A little known fact is (among the general population) that the ingestion of mercury is not particularly dangerous. Pure mercury relatively quickly passes through the digestive tract and it is excreted in the feces without any significant absorption. Mercury vapors are much more dangerous. Their long-term inhalation in small concentrations leads to chronic poisoning and a high concentration of mercury in the air can cause symptoms of acute poisoning.

Symptoms of poisoning

Acute poisoning is associated with severe damage of the lung tissue causing serious chemical pneumonia. The condition can quickly worsen into a lung edema, when the damaged alveoli allow blood filtration into the lung tissue. The patient suffers from shortness of breath and cough. Acute poisoning can have a life-threatening course with gradual development of an acute respiratory failure. Chronic inhalation of low concentrations of mercury causes a classic triad of symptoms - tremor (caused by mercury deposition in the brain), gingivitis and psychological symptoms (insomnia, nervousness, personality changes). In addition, mercury can damage kidney tissue leading to progressive failure of the kidneys.

 

Note: Although pure mercury is absorbed in the digestive tract, some its inorganic compounds may absorb, and thus their ingestion can cause symptoms of poisoning such as vomiting, diarrhea and abdominal pain. This way of poisoning is, however, very rare.

Diagnosis

When there is a reasonable suspicion of the possibility of mercury poisoning, the physicians can determine the concentration of mercury in blood (rather in acute poisoning) and in urine (rather in chronic poisoning).

Treatment

Acute poisoning must be treated in intensive care units.

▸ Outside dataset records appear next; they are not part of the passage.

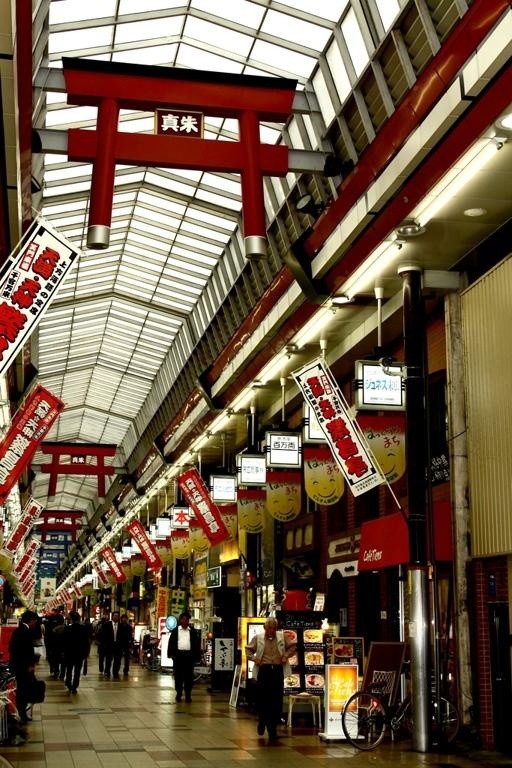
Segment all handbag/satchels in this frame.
[27,670,46,704]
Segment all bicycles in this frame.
[193,648,212,682]
[143,636,162,671]
[341,660,462,751]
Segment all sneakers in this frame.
[256,723,280,744]
[175,694,182,701]
[184,696,192,703]
[51,670,79,695]
[98,669,130,678]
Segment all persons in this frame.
[244,617,295,739]
[168,612,199,703]
[8,607,134,722]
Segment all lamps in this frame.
[296,193,325,220]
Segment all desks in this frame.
[287,695,322,729]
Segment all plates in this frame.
[297,694,313,697]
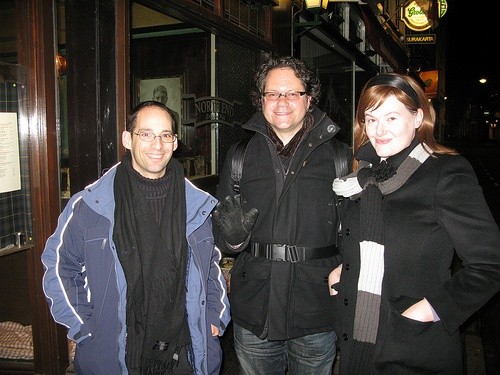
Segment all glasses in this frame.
[262,91,307,100]
[134,131,177,143]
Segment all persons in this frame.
[41,101,232,375]
[328,72,500,375]
[211,57,356,375]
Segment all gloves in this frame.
[213,194,260,246]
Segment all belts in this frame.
[245,242,339,263]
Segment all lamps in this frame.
[291,0,328,58]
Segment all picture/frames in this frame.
[135,74,186,147]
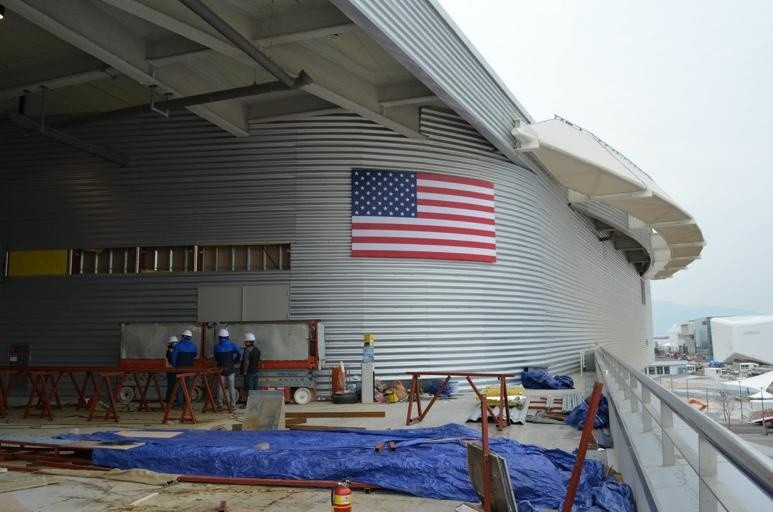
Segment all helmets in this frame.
[180,329,192,338]
[166,335,179,344]
[217,329,229,337]
[241,332,255,342]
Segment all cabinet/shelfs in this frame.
[0,356,234,427]
[404,370,515,432]
[4,240,292,277]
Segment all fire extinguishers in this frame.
[331,478,352,512]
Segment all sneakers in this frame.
[216,405,245,411]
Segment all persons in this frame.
[238,332,260,409]
[213,328,241,412]
[171,329,197,407]
[164,336,178,408]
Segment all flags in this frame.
[350,167,497,265]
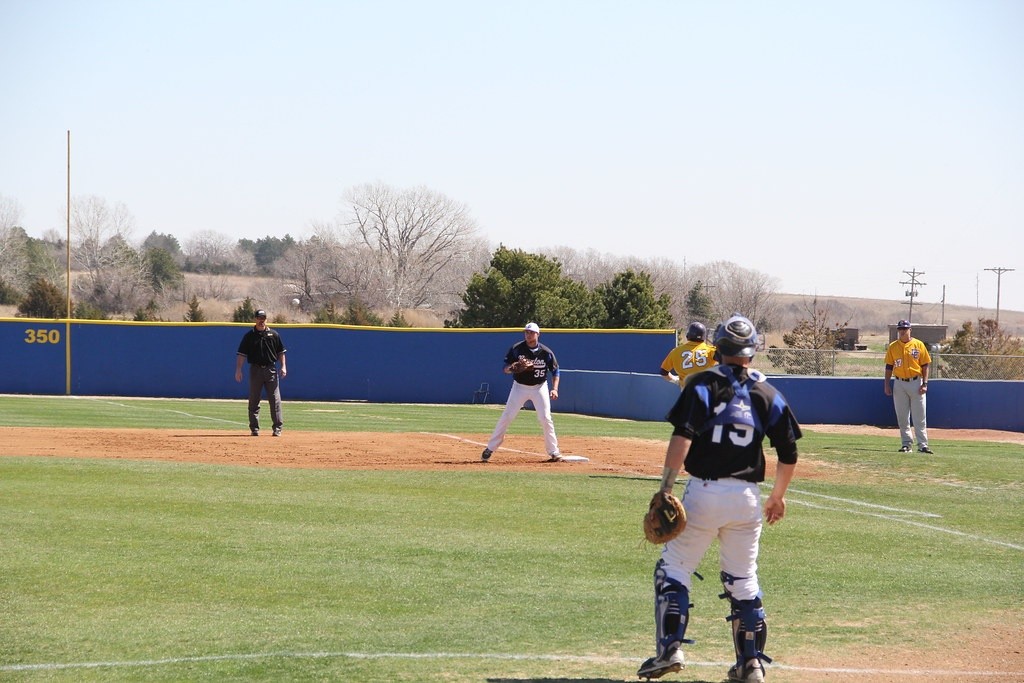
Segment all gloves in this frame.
[669,376,680,385]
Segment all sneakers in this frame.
[272,428,281,436]
[727,662,764,683]
[918,447,933,454]
[898,446,912,453]
[251,430,258,436]
[636,647,684,681]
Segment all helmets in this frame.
[685,321,706,342]
[896,320,911,329]
[712,316,757,358]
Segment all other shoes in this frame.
[551,454,564,462]
[481,448,492,461]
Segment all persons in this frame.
[660,322,719,392]
[884,320,934,454]
[637,313,803,682]
[235,309,287,436]
[482,322,563,462]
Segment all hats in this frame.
[524,322,540,333]
[255,309,267,318]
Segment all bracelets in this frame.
[667,485,673,488]
[923,382,928,385]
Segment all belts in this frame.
[895,376,917,382]
[256,363,273,369]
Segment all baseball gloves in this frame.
[643,492,687,544]
[509,358,534,374]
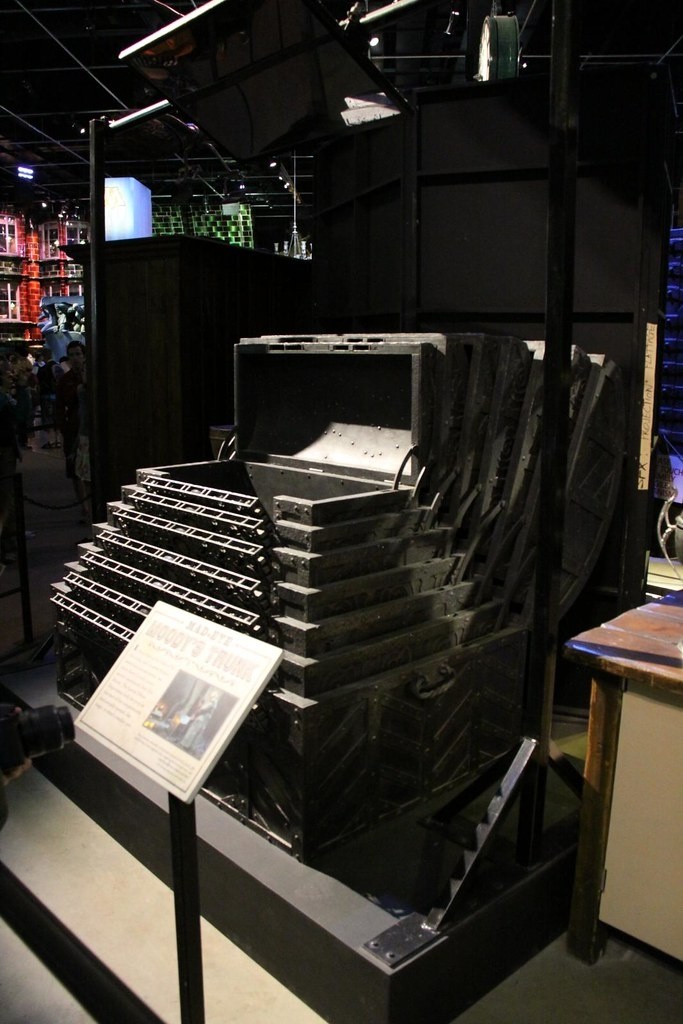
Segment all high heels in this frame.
[22,443,32,450]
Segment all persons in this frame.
[56,341,89,499]
[0,353,72,450]
[0,377,22,566]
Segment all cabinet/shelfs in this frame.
[566,596,682,965]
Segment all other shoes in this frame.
[76,515,91,526]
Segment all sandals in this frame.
[42,441,61,449]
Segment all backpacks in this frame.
[52,364,64,379]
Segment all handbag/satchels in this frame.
[69,435,90,481]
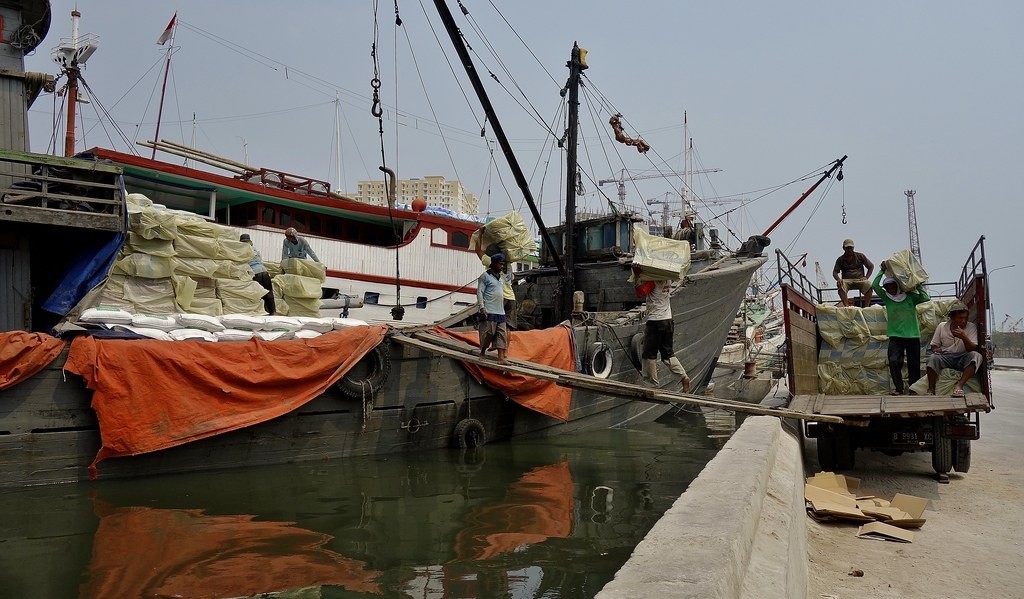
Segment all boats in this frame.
[0,0,848,488]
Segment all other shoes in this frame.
[889,388,903,395]
[907,389,917,394]
[683,377,690,392]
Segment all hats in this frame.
[881,278,900,293]
[488,252,506,267]
[240,234,249,242]
[843,239,854,248]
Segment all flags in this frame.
[155,14,176,45]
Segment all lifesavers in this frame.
[452,418,487,449]
[458,447,487,473]
[332,340,393,399]
[630,333,662,370]
[584,340,614,379]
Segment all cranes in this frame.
[650,204,724,238]
[599,167,725,213]
[647,191,751,226]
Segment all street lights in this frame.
[960,265,1016,340]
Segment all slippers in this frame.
[925,388,933,395]
[952,388,964,397]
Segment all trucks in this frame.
[774,234,995,473]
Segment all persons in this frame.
[925,305,982,396]
[681,215,694,229]
[833,239,874,307]
[239,234,276,315]
[476,253,513,366]
[282,227,320,262]
[475,227,517,359]
[631,263,690,394]
[872,260,930,394]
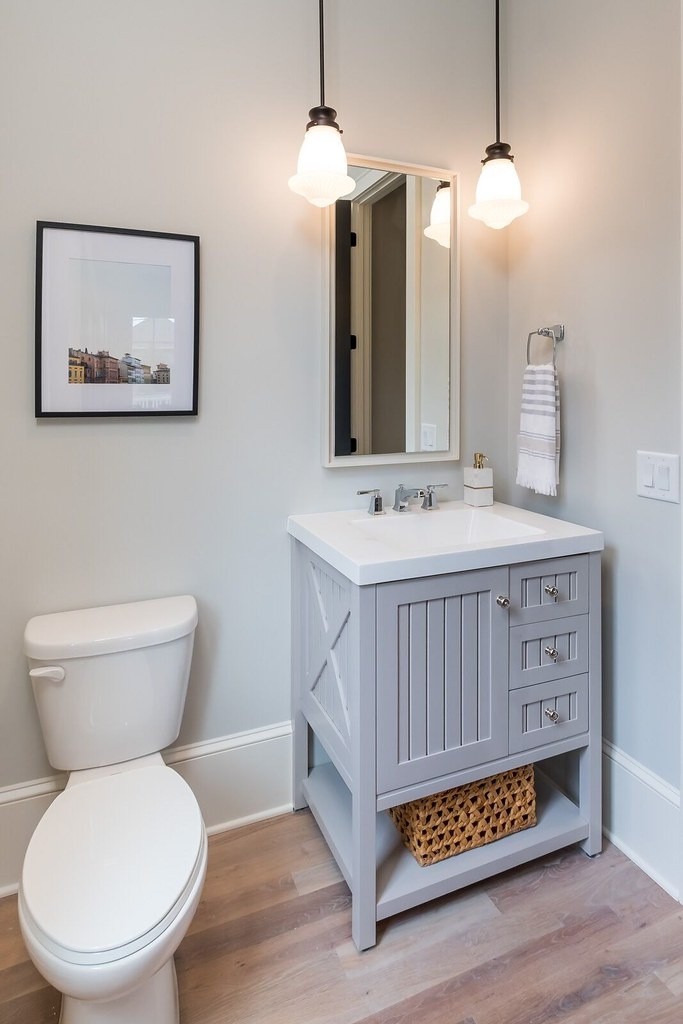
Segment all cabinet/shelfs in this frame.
[292,537,603,951]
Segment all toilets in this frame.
[16,593,210,1023]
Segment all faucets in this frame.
[391,483,430,512]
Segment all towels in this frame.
[515,361,561,497]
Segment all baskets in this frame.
[385,763,537,866]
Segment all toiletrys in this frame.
[463,452,494,508]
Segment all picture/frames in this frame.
[34,221,200,418]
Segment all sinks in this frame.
[346,507,546,557]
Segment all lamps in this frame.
[470,0,532,229]
[423,180,450,251]
[287,0,357,206]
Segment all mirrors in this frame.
[320,151,461,472]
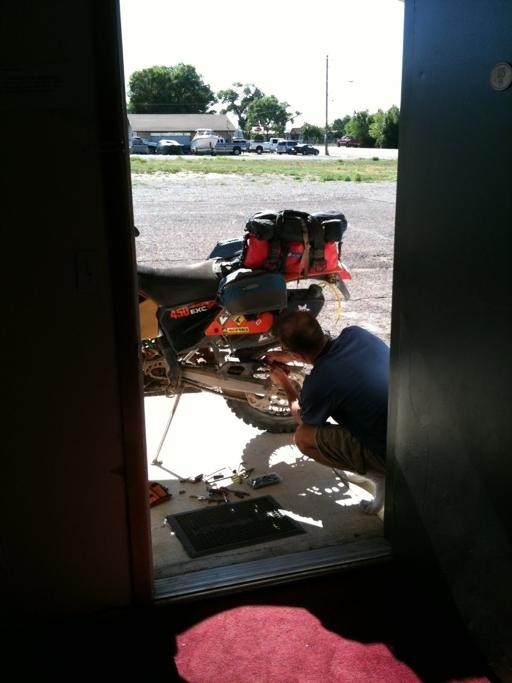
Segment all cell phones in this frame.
[247,473,281,489]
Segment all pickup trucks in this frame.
[213,138,247,155]
[249,138,284,154]
[336,135,361,147]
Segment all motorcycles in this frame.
[133,208,352,465]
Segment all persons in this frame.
[252,303,390,518]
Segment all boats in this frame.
[189,128,219,149]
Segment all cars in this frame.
[129,136,185,155]
[277,140,319,155]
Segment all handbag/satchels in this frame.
[209,211,347,315]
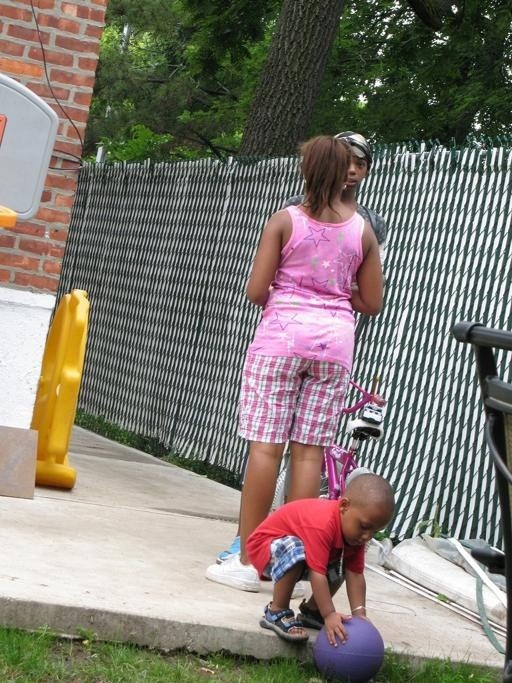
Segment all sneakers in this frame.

It is necessary to secure the airways and in case of need put the patient to artificial lung ventilation. If the affected lung gets infected, it is necessary to use antibiotics. Chronic mercury poisoning is treated using the so-called chelating agents. These are compounds that “scavenge” the molecules of heavy metals and incorporate them into their structures. They “lock” the molecule of mercury to make it harmless and to allow its gradual elimination out of the body.